■ PROBLEMAS E TAREFAS ■
1) Responda com base no artigo sobre decrescimento econômico:
(a) O que o processo econômico faz com a matéria e a energia?
(b) Que conceito associado aos economistas clássicos é mencionado?
(c) O que gera qualquer tentativa de obter novas taxas de crescimento a partir do ponto saturado?
2) Reescreva o trecho do artigo sobre decrescimento econômico começando em "Na tentativa de" e indo até "do processo econômico.", rebatizando "processo econômico" como "sistema produtivo".
3) Prossiga com o artigo sobre decrescimento econômico, escrevendo a continuação a partir da última frase apresentada.

■ TRECHO ■
────

Decrescimento Econômico, artigo de Marcus Eduardo de Oliveira
[EcoDebate] Lançando uma rápida observação sobre os rumos da economia mundial, uma pergunta, de imediato, se arvora: o ritmo econômico atual baseado na produção excessiva e no consumo desenfreado é sustentável ou já se esgotou?
Na tentativa de encontrar-se a resposta, é imperioso entender que o processo econômico – esse emaranhado complexo que faz das ciências econômicas um campo de conhecimento capaz de captar as alterações em torno da produção, consumo, circulação e distribuição de mercadorias -, não cria matéria e energia, apenas as transformam.
Por isso, a dinâmica econômica deve ser vista mais que uma situação com potencial de transformação do que propriamente de produção em si. Disso resulta afirmar, contudo, que os recursos naturais, classificados pela tradicional teoria econômica como sendo um dos fatores de produção, podem se inscrever perfeitamente como fatores de transformação, pois agem como sendo matéria e energia atuando (transformando-se) dentro do processo econômico.
A partir dessa temática, cumpre ressaltar que a questão em torno do crescimento econômico, uma vez atingido em grau exagerado, sem, portanto, o uso racional de critérios balizadores, além de exercer forte exploração de recursos, submetendo todo o ciclo ambiental a constante agressão, resulta, ainda, num final preocupante: a poluição ao meio ambiente decorrente da emissão de resíduos que sobra desse processo produtivo.
Assim, temos que o meio ambiente é “insultado” pelo sistema econômico (no ato da produção) que responde ainda com poluição (ao descartar os materiais que restam depois de serem produzidos).
Destarte, nos parece ser de fundamental importância comentar, na esteira dessa temática, que a ideia da exploração constante do meio ambiente pode, grosso modo, ser vinculada à uma das ideias que permearam os tempos antigos da economia, especificamente em torno do consagrado conceito da Lei dos Rendimentos Decrescentes; termo esse tão ao gosto dos economistas clássicos.
Vejamos que, de fato, “explorar” o sistema ambiental em nome (e em prol) do sistema econômico até atingir-se o ponto de saturação (que resultará na verdade em decrescimento) só poderá ter como consequência o “fim” do próprio sistema econômico. Quanto mais se usa, menor é o valor de troca. Para usos constantes, desgastes exorbitantes.
Inequivocamente, a partir do ponto saturado, qualquer tentativa de se obter novas taxas de crescimento econômico tornar-se-á totalmente inócua, gerando, apenas e tão somente, mais passivos ambientais.

────

■ LINHAS DE DADOS ■

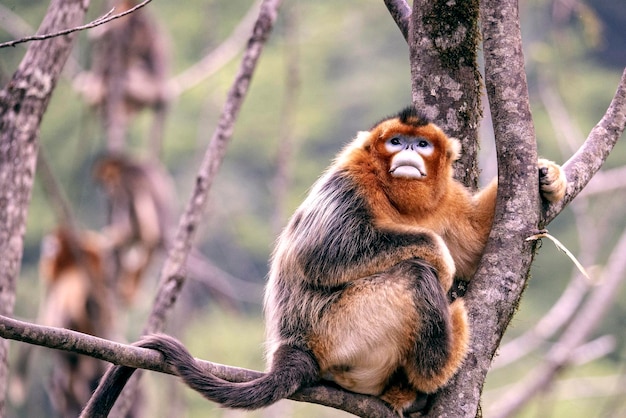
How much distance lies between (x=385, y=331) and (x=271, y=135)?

────

■ RESPOSTAS POR TAREFA ■
1)
(a) Não as cria, apenas as transforma.
(b) A Lei dos Rendimentos Decrescentes.
(c) Apenas e tão somente mais passivos ambientais.

2)
Na tentativa de encontrar-se a resposta, é imperioso entender que o sistema produtivo – esse emaranhado complexo que faz das ciências econômicas um campo de conhecimento capaz de captar as alterações em torno da produção, consumo, circulação e distribuição de mercadorias -, não cria matéria e energia, apenas as transformam.
Por isso, a dinâmica econômica deve ser vista mais que uma situação com potencial de transformação do que propriamente de produção em si. Disso resulta afirmar, contudo, que os recursos naturais, classificados pela tradicional teoria econômica como sendo um dos fatores de produção, podem se inscrever perfeitamente como fatores de transformação, pois agem como sendo matéria e energia atuando (transformando-se) dentro do sistema produtivo.

3)
É mister atentar-se ao fato de que ao atingir esse ponto de saturação, crescer economicamente (pelos critérios estabelecidos pela economia tradicional) deixa de ser salutar; é hora então de parar; quem sabe a hora seja mesmo de regredir.
A ideia do decrescimento econômico
É justamente aqui que entram as ideias de alguns teóricos que defendem, por exemplo, o conceito de “crescimento zero” (zero growth), de “decrescimento” (degrowth), e mesmo de “crescimento com o freio de mão puxado” para salientarmos apenas alguns “slogans” que corre em moda.
Ir contra essa premissa, achando que o crescimento exponencial é factível e salutar, é cair na estupidez intelectual, como bem salientou Kenneth Bouilding, quando, apropriadamente, afirmou que: “Propor um crescimento ilimitado num mundo limitado, só pode ser coisa de um estúpido, ou de um economista”.
Para corroborar com esse tipo de argumento, vejamos o que diz o professor Charles Mueller, um dos mais brilhantes estudiosos dessa temática: “Os materiais fundamentais transformados pelo sistema econômico existem no meio ambiente em quantidades limitadas, decrescendo com o uso e a capacidade de o ecossistema global assimilar os resíduos e a poluição que o sistema econômico vem gerando, pois isso é fixo e menor do que se supõe”.
Essa questão, assim, nos parece bem notória: enquanto existir limites ecológicos (e não há o menor indício que isso venha a deixar de existir) será incompatível se pensar em grandes mercados de consumo de massa que exigem, como condição sine qua non, elevadas taxas de crescimento. Expandir o mercado de consumo implica, automaticamente, agredir ainda mais o meio ambiente em troca de uma produção sem limites.
Assim como o óleo e a água não se misturam, um crescimento de bens fora dos padrões aceitáveis dados pela imposição ambiental, vinculado, em parte, ao atendimento do chamado consumo conspícuo não é (e nunca será) factível.
É preciso ressaltar que ao longo de mais de dois séculos de existência de textos que embasam todo o pensamento teórico das ciências econômicas, tomando como ponto de partida a publicação magna de A Riqueza das Nações (março de 1776), a recomendação em termos de políticas econômicas tem sido, desde então, uma só: é preciso crescer para formar um mercado de consumo de massas; ou seja, é fundamental fazer a economia se expandir, gerando uma grande sociedade de consumo, de tudo quanto for possível. Ora, será isso suportável num mundo que convive com a escassez?
É evidente que a resposta é negativa. Com isso, percebe-se que o erro está assentado sob as bases teóricas do pensamento econômico impregnado desde sua aparição seminal que confunde progresso com crescimento sem limites.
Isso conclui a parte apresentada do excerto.